These brief scenes from the Kansai, Kii Peninsula, and Fukui-ken areas complement other interviews and clips from 2018 and from 1998 at http://bit.ly/clips2018jp
Dec 13, 2018
Harrowing the rice paddy before winter sets in, preparing the ground for next spring's muddy transplanting
On the south side of Echizen city center, not far from the river levee road along the west bank of the Hino River is a section of rice paddy that is still producing rice, even as new construction cuts into the rich land, year by year. Around lunchtime on this Friday a farmer puts his compact tractor into the field and churns the soil before the freezing temperatures of winter come. Others wait until things again become soft in the spring before doing this step in the rice growing cycle.

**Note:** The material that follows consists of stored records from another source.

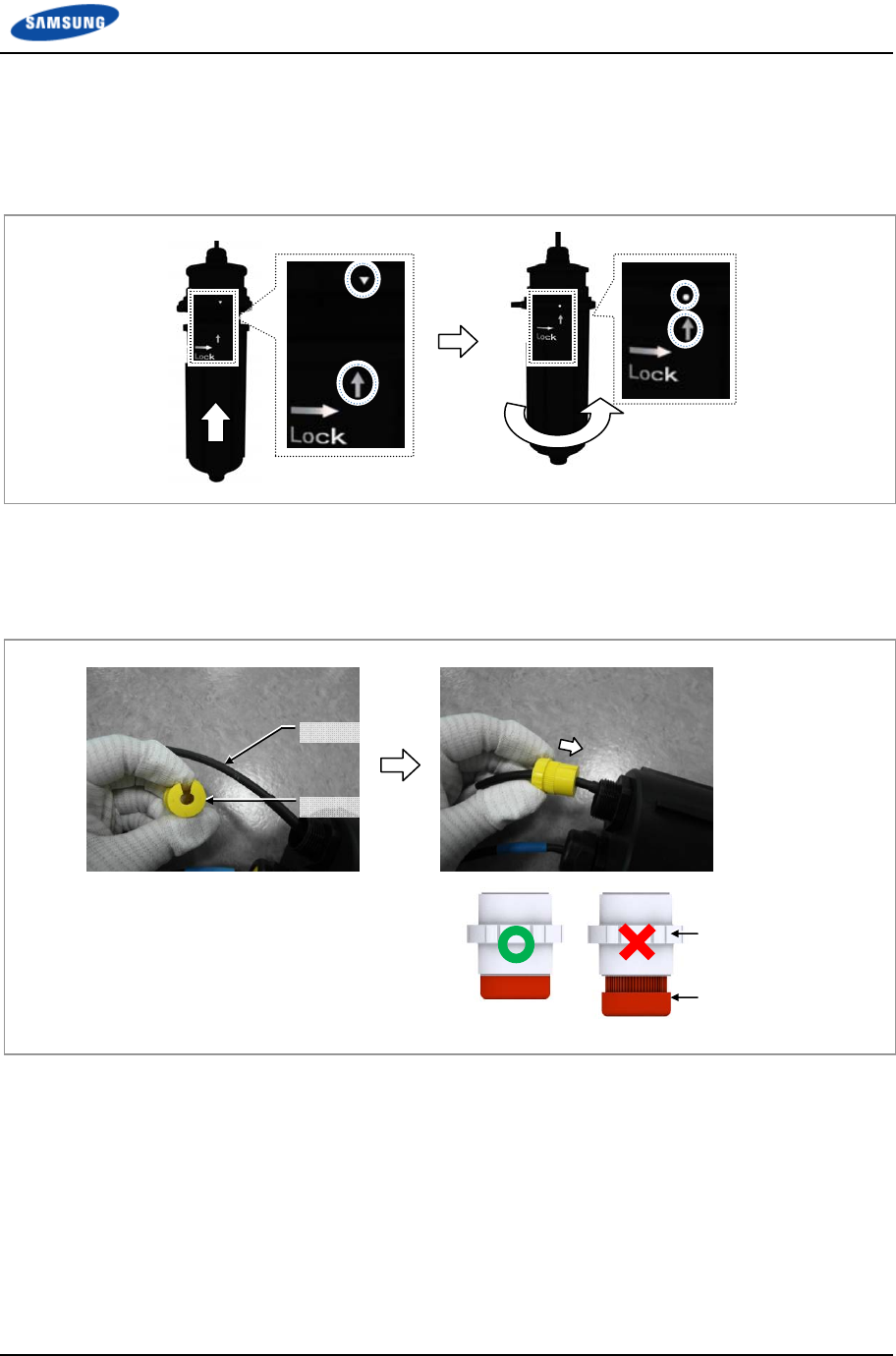 SAMSUNG

Lock

Lock

Lock

Lock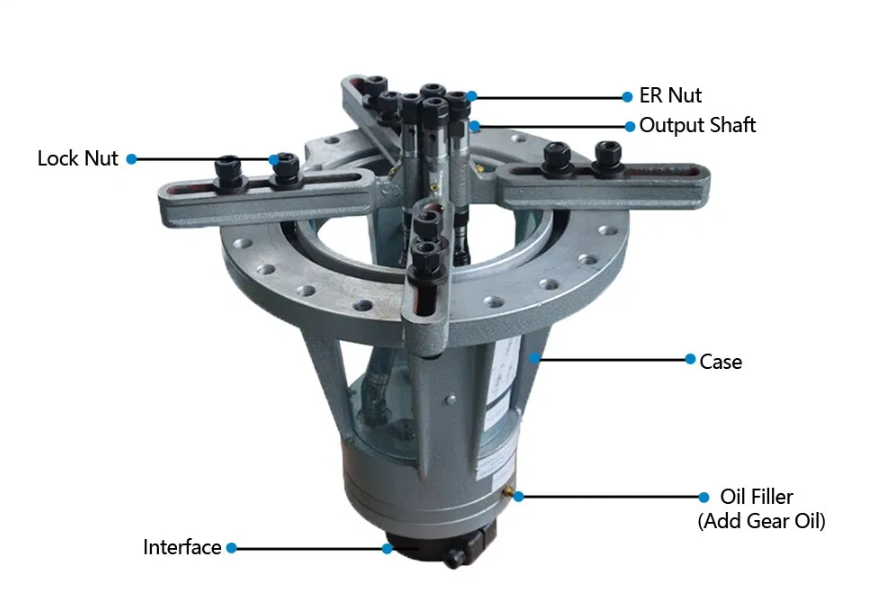 ER Nut
Output Shaft
Lock Nut
Case
Oil Filler
(Add Gear Oil)
Interface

Until 2019 or so the many part-time farming families have been enjoying subsidies to produce rice year after year, but bigger rice fields, bigger equipment, better crop varieties, and decreasing per person rice consumption (indeed the aggregate national population is decreasing) result in excess grain. So the subsidy will begin to go away, in effect making the return on one's labor, time, and equipment debts, become too much to carry on the livelihood in the paddy fields in many cases. And with the average age of growers something like 60 or older, with few younger people learning the skills needed to plan and carry out production, perhaps this national strategy to cut down home-grown food makes sense.